__Teks Sumber__.
○ ○ ○ ○ ○ ○ ○

Untuk melakukan transformasi model penyelenggaraan perumahan dan permukiman ini harus ditentukan terlebih dahulu visi bersama yang terus dikembangkan dalam pelbagai pertemuan ilmiah, seperti ; seminar, lokakarya dan pelatihan-pelatihan. Setiap tingkatan Dinas Perumahan dan Permukiman seluruh Indonesia memiliki visi yang sama. Adapun tahap-tahap untuk melakukan proses transformasi tersebut dapat dilakukan dengan dua aktivitas pokok yaitu institutional building dan capacity building.

Aktivitas institutional building diantaranya :
1. Penguatan organisiasi yang membidangi bidang perumahan dan permukiman menuju
organisasi modern, yang memiliki sistem informasi bidang perumahan dan permukiman
nasional;
2. Pemerintah pusat menyiapkan infrastruktur organisasi dari mulai klasifikasi
pegawai hingga tugas pokok dan fungsi (tupoksi) sesuai tingkatan.Untuk penempatan
personalia di Daerah.
3. Membuat model indikator panduan mengukur kinerja pembangunan sektor perumahan dan
permukiman nasional sehingga perkembangannya bisa dipantau secara berkelanjutan.

○ ○ ○ ○ ○ ○ ○

__Data__.

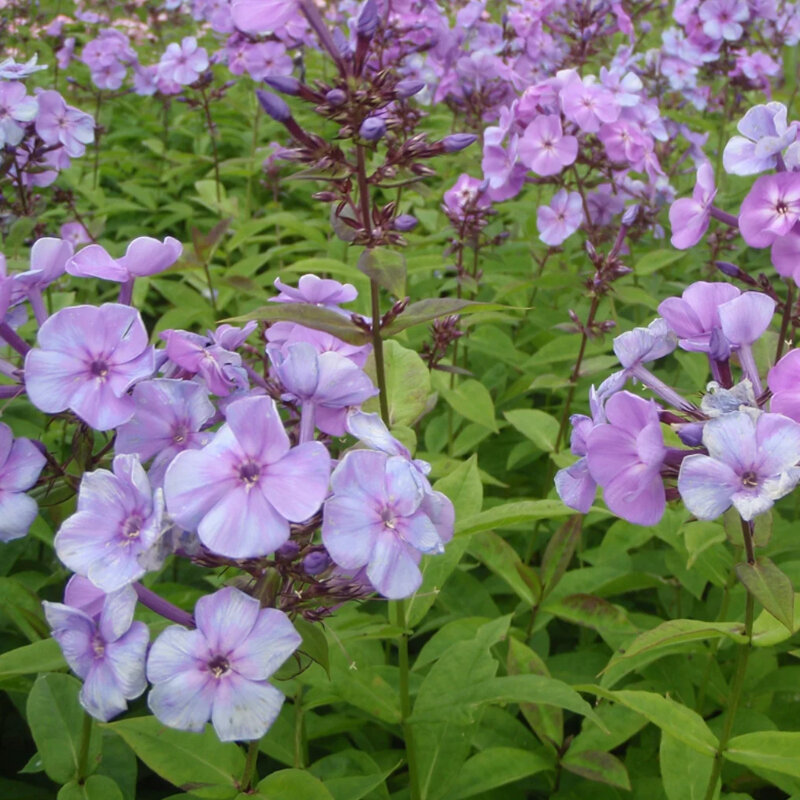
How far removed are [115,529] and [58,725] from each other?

○ ○ ○ ○ ○ ○ ○

__Tugas Tertulis__.
- 1) Menurut teks tentang perumahan dan permukiman, apa dua aktivitas pokok untuk menjalankan proses transformasi?
- 2) Lanjutkan teks tentang perumahan dan permukiman mulai setelah kalimat terakhirnya.
Data di atas tidak dipakai sama sekali dalam latihan ini.

__Hasil Latihan__.
- 1) Institutional building dan capacity building.

- 2)
Aktivitas capacity building diantaranya :
1. Meningkatkan pemahaman aparatur birokrasi Daerah mengenai penyediaan public
housing dengan segala aspek terkait.
2. Memperbanyak kajian dan penelitian mengenai implementasi visi bersama yang telah
ditetapkan oleh Pemerintah Pusat dan dibuatkan beberapa item prioritas kajian
yang akan diolah dalam forum ilmiah (seminar, lokakarya dan pelatihan-pelatihan).
3. Hasil-hasil dari pengkajian tersebut diformulasikan menjadi modul pelatihan
peningkatan kapasitas birokrasi di sektor perumahan dan permukiman di semua
tingkatan.

Terimakasih,

proilham@gmail.com

Mar 31, 2009

Manajemen Pembangunan Perumahan Dan Permukiman Nasional Di Era Desentralisasi

Oleh : Ilham M. Wijaya, SE

Istilah manajemen sudah tidak asing lagi berasal dari kata kerja ”to manage” berarti ”control” dan dalam bahasa Indonesia dapat diartikan; mengendalikan, memimpin, menangani atau mengelola. Pendapat Stonner (1996) menyatakan bahwa manajemen adalah proses mengorganisasikan, memimpin dan mengendalikan pekerjaan anggota organisasi dan menggunakan semua sumber daya organisasi untuk mencapai tujuan organisasi yang sudah ditetapkan. Manajemen adalah kebiasaan yang dilakukan secara terus menerus dalam membentuk oganisasi.

Dalam manajemen organisasi pemerintahan, sumber daya tersebut adalah birokrasi. Istilah birokrasi sendiri menurut Max Weber sebagai suatu sistem dalam berorganisasi pada tahun 1890 dimana organisasi tersebut bebas prasangka, diatur secara kedinasan dan rasional.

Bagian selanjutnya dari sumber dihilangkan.